*文档片段*
————

以上代码分了3中情况来探讨该怎么获取最优的task的本地性:

该partition的数据是否已被缓存
该partition的数据是否被checkpoint或者是否有较优的本地性
从窄依赖追溯到父分区递归调用获取较优的本地性

从上可以看出较多的时候是调用RDD#getPreferredLocations来获取较优的本地性, 并且该方法的实现因RDD 的不同而有不同的实现,今以NewHadoopRDD的实现来看

override def getPreferredLocations(hsplit: Partition): Seq[String] = {
  val split = hsplit.asInstanceOf[NewHadoopPartition].serializableHadoopSplit.value
  val locs = HadoopRDD.SPLIT_INFO_REFLECTIONS match {
    case Some(c) =>
      try {
        val infos = c.newGetLocationInfo.invoke(split).asInstanceOf[Array[AnyRef]]
        HadoopRDD.convertSplitLocationInfo(infos)
      } catch {
        case e : Exception =>
          logDebug("Failed to use InputSplit#getLocationInfo.", e)
          None
      }
    case None => None
  }
  locs.getOrElse(split.getLocations.filter(_ != "localhost"))
}

private[spark] def convertSplitLocationInfo(infos: Array[AnyRef]): Option[Seq[String]] = {
  Option(infos).map(_.flatMap { loc =>
    val reflections = HadoopRDD.SPLIT_INFO_REFLECTIONS.get
    val locationStr = reflections.getLocation.invoke(loc).asInstanceOf[String]
    if (locationStr != "localhost") {
      if (reflections.isInMemory.invoke(loc).asInstanceOf[Boolean]) {
        logDebug(s"Partition $locationStr is cached by Hadoop.")
        Some(HDFSCacheTaskLocation(locationStr).toString)
      } else {
        Some(HostTaskLocation(locationStr).toString)

————

*所给材料*
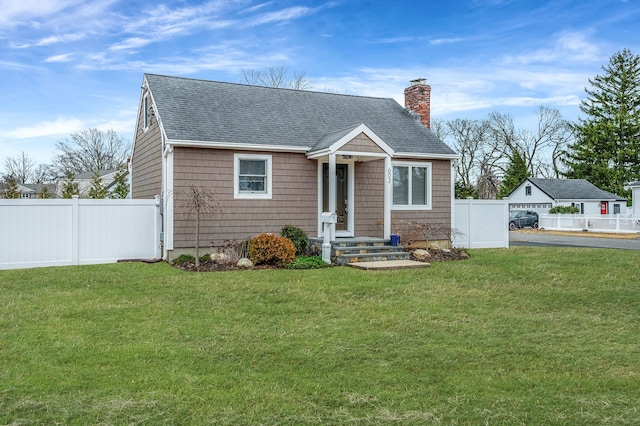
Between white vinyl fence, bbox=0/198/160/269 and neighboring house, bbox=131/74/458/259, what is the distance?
610mm

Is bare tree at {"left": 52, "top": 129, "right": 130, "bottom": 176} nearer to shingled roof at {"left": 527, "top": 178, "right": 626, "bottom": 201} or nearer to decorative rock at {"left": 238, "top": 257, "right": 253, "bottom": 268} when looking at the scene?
shingled roof at {"left": 527, "top": 178, "right": 626, "bottom": 201}

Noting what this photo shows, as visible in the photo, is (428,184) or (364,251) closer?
(364,251)

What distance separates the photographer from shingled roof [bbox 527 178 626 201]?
41.2m

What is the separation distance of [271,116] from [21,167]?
5387 centimetres

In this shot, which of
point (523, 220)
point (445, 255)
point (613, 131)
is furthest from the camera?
point (613, 131)

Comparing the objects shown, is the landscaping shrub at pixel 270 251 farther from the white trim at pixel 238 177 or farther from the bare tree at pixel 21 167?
the bare tree at pixel 21 167

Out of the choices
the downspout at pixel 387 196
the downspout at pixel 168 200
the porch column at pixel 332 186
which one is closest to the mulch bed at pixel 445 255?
the downspout at pixel 387 196

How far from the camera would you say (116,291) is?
359 inches

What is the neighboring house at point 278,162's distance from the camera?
528 inches

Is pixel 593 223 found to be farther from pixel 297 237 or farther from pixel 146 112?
pixel 146 112

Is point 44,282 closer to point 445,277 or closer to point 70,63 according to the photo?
point 445,277

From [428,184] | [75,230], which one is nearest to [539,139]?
[428,184]

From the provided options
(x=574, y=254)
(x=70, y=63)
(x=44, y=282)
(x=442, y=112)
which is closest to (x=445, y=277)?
(x=574, y=254)

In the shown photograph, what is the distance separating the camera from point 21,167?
58875mm
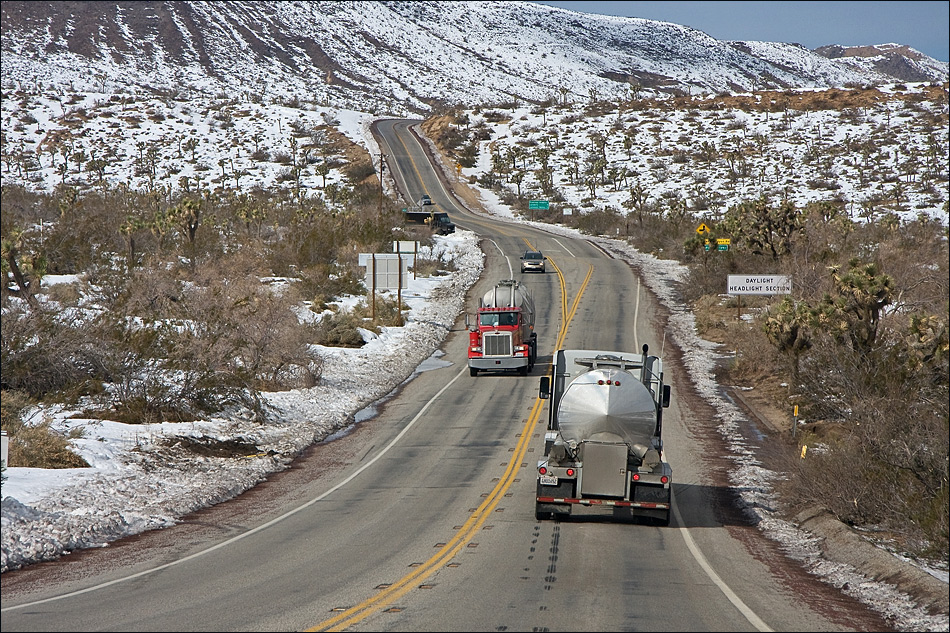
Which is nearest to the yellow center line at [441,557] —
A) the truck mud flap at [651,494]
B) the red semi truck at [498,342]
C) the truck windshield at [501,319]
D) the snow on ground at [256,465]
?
the truck mud flap at [651,494]

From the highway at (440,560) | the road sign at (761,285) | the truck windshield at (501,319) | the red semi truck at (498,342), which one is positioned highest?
the road sign at (761,285)

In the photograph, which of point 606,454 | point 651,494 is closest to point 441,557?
point 606,454

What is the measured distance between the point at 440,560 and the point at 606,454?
4.17 meters

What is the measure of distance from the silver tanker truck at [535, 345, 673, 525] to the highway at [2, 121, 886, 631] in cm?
58

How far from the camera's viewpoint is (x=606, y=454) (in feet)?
52.6

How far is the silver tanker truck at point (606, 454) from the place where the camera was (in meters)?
16.1

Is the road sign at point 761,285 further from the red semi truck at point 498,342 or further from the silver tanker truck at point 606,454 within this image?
the silver tanker truck at point 606,454

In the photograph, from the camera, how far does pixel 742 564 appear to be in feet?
45.3

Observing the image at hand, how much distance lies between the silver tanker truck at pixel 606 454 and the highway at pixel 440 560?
0.58 meters

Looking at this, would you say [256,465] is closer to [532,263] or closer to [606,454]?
[606,454]

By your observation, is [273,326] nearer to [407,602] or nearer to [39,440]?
[39,440]

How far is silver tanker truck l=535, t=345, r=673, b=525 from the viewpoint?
1606cm

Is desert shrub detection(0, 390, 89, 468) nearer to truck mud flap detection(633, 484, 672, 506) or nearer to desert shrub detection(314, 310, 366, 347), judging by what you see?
truck mud flap detection(633, 484, 672, 506)

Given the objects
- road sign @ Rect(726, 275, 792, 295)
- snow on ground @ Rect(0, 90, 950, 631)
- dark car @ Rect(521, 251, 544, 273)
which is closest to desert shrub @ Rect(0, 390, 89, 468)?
snow on ground @ Rect(0, 90, 950, 631)
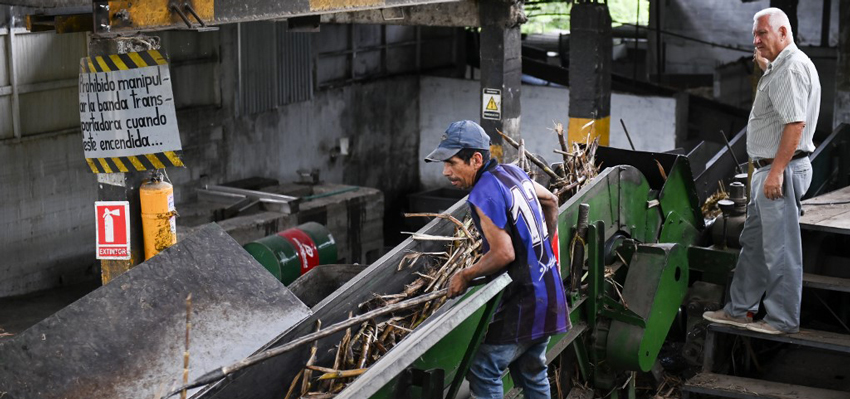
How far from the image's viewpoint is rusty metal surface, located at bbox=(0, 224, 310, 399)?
17.1 feet

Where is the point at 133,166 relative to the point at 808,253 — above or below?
above

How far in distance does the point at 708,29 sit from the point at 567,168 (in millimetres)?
13746

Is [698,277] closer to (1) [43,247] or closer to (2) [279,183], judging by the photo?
(1) [43,247]

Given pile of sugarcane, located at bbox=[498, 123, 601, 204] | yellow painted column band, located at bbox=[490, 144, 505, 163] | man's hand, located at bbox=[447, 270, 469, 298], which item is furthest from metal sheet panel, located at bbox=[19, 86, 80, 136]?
man's hand, located at bbox=[447, 270, 469, 298]

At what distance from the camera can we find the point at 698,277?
25.3 feet

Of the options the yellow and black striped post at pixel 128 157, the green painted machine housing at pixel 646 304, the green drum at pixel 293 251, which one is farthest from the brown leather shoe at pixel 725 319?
the green drum at pixel 293 251

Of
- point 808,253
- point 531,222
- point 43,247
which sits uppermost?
point 531,222

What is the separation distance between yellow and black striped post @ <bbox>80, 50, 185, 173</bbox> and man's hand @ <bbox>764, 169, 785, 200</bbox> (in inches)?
140

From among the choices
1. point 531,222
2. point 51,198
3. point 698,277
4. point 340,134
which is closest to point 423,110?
point 340,134

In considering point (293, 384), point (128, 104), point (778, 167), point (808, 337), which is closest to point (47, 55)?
point (128, 104)

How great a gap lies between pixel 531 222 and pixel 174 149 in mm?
2720

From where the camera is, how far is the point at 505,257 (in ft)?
16.5

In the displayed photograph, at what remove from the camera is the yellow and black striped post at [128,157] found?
6754 mm

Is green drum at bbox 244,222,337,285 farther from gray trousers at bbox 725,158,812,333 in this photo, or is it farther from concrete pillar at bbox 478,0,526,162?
gray trousers at bbox 725,158,812,333
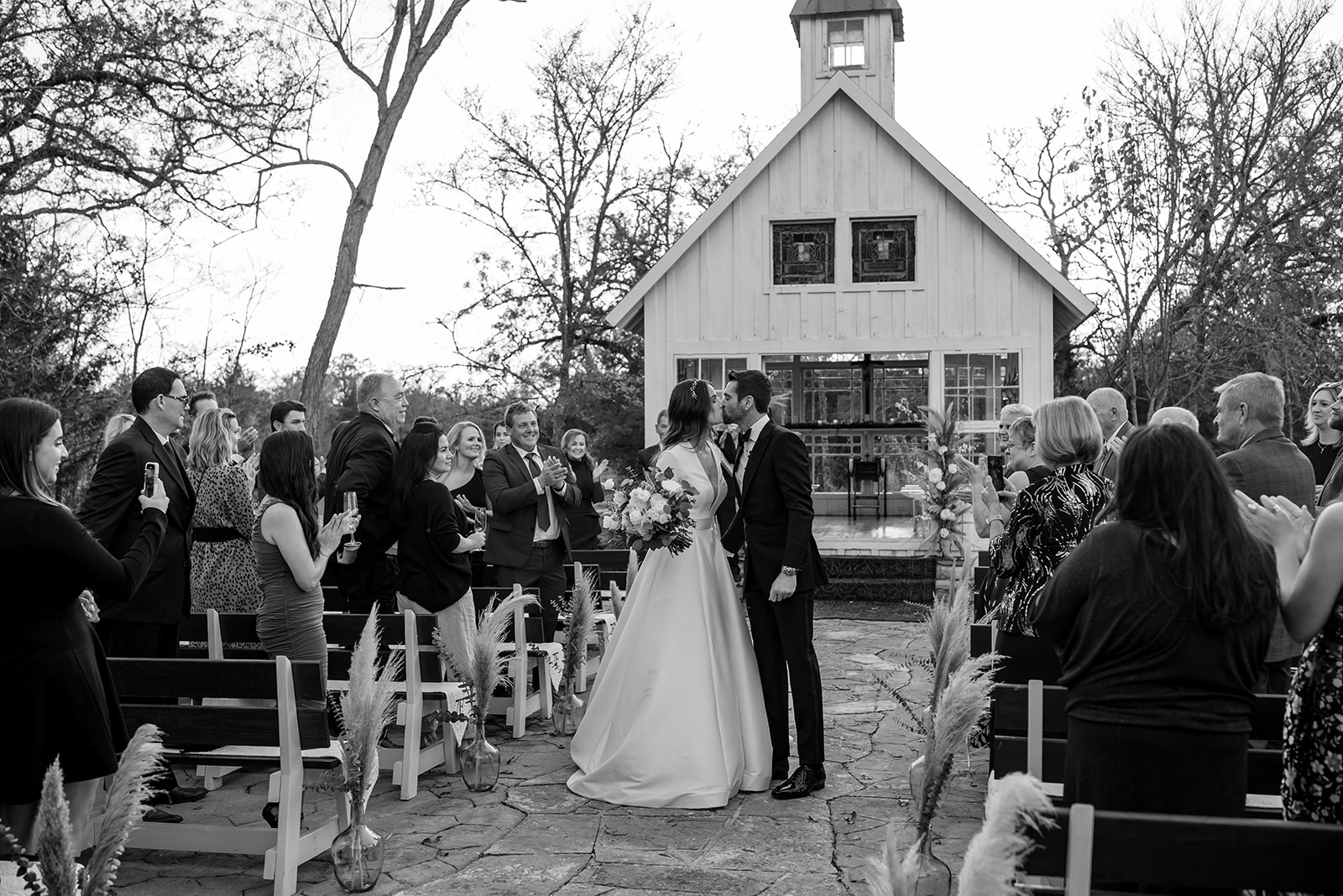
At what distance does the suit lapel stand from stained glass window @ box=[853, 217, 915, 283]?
11.4m

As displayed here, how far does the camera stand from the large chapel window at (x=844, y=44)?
20.6 meters

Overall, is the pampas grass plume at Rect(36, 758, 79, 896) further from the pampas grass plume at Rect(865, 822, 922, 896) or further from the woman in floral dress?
the woman in floral dress

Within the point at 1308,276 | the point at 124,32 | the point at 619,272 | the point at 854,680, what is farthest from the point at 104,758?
the point at 619,272

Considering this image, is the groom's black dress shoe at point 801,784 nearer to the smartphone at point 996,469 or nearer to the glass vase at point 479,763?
the glass vase at point 479,763

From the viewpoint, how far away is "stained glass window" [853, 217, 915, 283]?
1697 centimetres

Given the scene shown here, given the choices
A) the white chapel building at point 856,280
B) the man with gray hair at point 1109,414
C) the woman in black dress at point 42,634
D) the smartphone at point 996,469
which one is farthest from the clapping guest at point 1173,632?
the white chapel building at point 856,280

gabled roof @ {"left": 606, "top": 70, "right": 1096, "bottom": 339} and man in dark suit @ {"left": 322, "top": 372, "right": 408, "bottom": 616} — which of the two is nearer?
man in dark suit @ {"left": 322, "top": 372, "right": 408, "bottom": 616}

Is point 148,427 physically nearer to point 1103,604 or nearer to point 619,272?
point 1103,604

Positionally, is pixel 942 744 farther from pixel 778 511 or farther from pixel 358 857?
pixel 358 857

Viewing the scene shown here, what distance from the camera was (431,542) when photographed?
22.2ft

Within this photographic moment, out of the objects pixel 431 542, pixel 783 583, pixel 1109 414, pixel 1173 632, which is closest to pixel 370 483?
pixel 431 542

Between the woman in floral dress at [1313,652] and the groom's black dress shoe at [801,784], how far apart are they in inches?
117

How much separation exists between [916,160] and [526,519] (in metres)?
10.7

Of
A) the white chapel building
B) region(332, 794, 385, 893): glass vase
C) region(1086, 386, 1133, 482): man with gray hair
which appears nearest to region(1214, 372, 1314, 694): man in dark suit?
region(1086, 386, 1133, 482): man with gray hair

————

*任务要求 1*
请从文档片段中原样摘录一段内容，从“该partition的数据是否已被缓存”起，一直到“HadoopRDD.convertSplitLocationInfo(infos)”为止。
*任务要求 2*
关于任务本地性的文档片段以哪一种RDD的实现为例来考察getPreferredLocations方法？

*练习答案 1*
该partition的数据是否已被缓存
该partition的数据是否被checkpoint或者是否有较优的本地性
从窄依赖追溯到父分区递归调用获取较优的本地性

从上可以看出较多的时候是调用RDD#getPreferredLocations来获取较优的本地性, 并且该方法的实现因RDD 的不同而有不同的实现,今以NewHadoopRDD的实现来看

override def getPreferredLocations(hsplit: Partition): Seq[String] = {
  val split = hsplit.asInstanceOf[NewHadoopPartition].serializableHadoopSplit.value
  val locs = HadoopRDD.SPLIT_INFO_REFLECTIONS match {
    case Some(c) =>
      try {
        val infos = c.newGetLocationInfo.invoke(split).asInstanceOf[Array[AnyRef]]
        HadoopRDD.convertSplitLocationInfo(infos)

*练习答案 2*
以NewHadoopRDD的实现为例。